Given text
LotR Reread: They Went Thataway

Here begins the second part of The Lord of the Rings. Notice how I said the second part and not second book? Why is that, you ask? It’s because Tolkien wrote The Lord of the Rings as one long book broken up into six parts. Because it was published during the post-WWII shortages (food, paper, etc.,) the publishers decided to break it into three parts: The Fellowship of the Ring, The Two Towers, and The Return of the King. So while we constantly refer to it as a ‘trilogy’, The Lord of the Rings was meant to be one long book.

But anyway. Back to the Story.

The Two Towers

Chapter I: The Departure of Boromir

For one of the first times (if not the first time), our POV character is Aragorn. Now that the fellowship is broken we’ll see the story from many more perspectives than before, when we saw things through the hobbits’ eyes, and that mostly Frodo and Sam. So Aragorn is still looking for Frodo when he hears Boromir’s horn. Knowing that Boromir would only sound the horn if he were in dire need, he goes running, encounters orcs (which he quickly dispatches), and then finds Boromir.

Boromir is alone and he’s been pierced many times by orc arrows, and his horn is cut in two. He wakes up and sees Aragorn and confesses what he’s done: “I tried to take the Ring from Frodo… I am sorry. I have paid.” Though he briefly fell under the Ring’s influence earlier, he knows he was wrong. The Ring would not help him save his people, and he was wrong to try to take it from Frodo. He tried to defend Merry and Pippin from the orcs, even after he had cursed all hobbits, and now is dying. The hobbits were taken, he won’t be able to defend his people, and he gave in to the Ring’s temptation, however briefly. It’s a lot to take in, and Boromir believes he’s failed.

Goal
Pick up the reread of The Two Towers after its last sentence and carry it on. The items after this point are separate material with no connection to the reread of The Two Towers.

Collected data
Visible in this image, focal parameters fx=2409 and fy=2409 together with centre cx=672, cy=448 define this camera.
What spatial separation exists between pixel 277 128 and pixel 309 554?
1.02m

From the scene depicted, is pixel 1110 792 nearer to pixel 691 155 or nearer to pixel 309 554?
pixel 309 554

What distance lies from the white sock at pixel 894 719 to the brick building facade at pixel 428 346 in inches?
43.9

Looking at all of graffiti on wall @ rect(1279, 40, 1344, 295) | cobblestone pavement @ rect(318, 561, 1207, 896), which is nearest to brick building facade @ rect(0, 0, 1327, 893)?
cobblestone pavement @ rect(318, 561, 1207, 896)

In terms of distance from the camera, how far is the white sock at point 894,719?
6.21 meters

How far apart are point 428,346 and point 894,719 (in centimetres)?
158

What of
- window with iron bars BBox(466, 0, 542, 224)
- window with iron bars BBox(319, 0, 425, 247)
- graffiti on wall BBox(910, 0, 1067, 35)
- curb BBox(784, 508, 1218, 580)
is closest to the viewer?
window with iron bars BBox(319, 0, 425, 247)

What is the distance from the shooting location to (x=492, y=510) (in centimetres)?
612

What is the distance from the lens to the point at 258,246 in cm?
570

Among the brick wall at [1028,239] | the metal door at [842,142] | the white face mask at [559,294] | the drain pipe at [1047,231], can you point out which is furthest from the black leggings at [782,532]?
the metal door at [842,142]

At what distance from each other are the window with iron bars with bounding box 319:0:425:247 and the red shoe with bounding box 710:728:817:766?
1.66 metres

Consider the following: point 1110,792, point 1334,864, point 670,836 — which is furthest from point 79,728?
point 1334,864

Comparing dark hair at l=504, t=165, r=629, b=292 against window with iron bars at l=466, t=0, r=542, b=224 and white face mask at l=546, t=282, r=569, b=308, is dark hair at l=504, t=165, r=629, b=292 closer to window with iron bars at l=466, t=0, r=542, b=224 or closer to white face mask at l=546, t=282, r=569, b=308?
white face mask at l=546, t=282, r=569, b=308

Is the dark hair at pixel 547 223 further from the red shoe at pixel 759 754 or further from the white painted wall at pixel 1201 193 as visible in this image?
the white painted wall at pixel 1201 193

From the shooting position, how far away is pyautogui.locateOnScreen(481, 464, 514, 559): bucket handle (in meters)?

Reply
He’s wrong, though. He realized his error on his own, and if he’d had the chance I don’t believe he would have given in again, even if Frodo had offered the Ring to him.  He has given his life defending his friends. Boromir has not failed, and Aragorn tells him so: “You have conquered. Few have gained such a victory. Be at peace! Minas Tirith shall not fall!” His victory is not in the strength of arms, but in the strength of mind and character: he resisted the Ring at the last, and there are few in Middle-earth who can claim that. Boromir dies with a smile.

His death scene in Peter Jackson’s 2001 film The Fellowship of the Ring was longer, and with added dialogue (not to mention being moved from its proper place in The Two Towers),  and was completely perfect. I cried every time I saw it in the theater, and it still gets me when I re-watch my DVDs. Thanks to their brilliant acting, Viggo Mortensen and Sean Bean truly convey Boromir’s redemption.

So Boromir is dead. He will never return to Minas Tirith to defend his people. But what now? Aragorn, Legolas, and Gimli don’t have time to build a cairn to mark his grave and they won’t leave him for the orcs and crows, so they decide to put him in one of the boats along with his weapons, his horn, and the weapons of the orcs he killed. While they’re gathering the weapons, they notice some odd orcs that are larger, use different weapons, and have a white hand emblazoned on their shields and helmets. They’ve never seen it before, but they surmise that these orcs come from Isengard at Saruman’s behest. It’s definitely not good news, but they don’t linger on it for long. They need to give Boromir his funeral rite, and then decide what comes next.

Once they’ve laid Boromir in the boat and sent it down the Anduin, Aragorn and Legolas sing a song about North, South, and West Winds looking for news of Boromir the Tall. Gimli chooses not to speak of the East Wind, where Mordor is.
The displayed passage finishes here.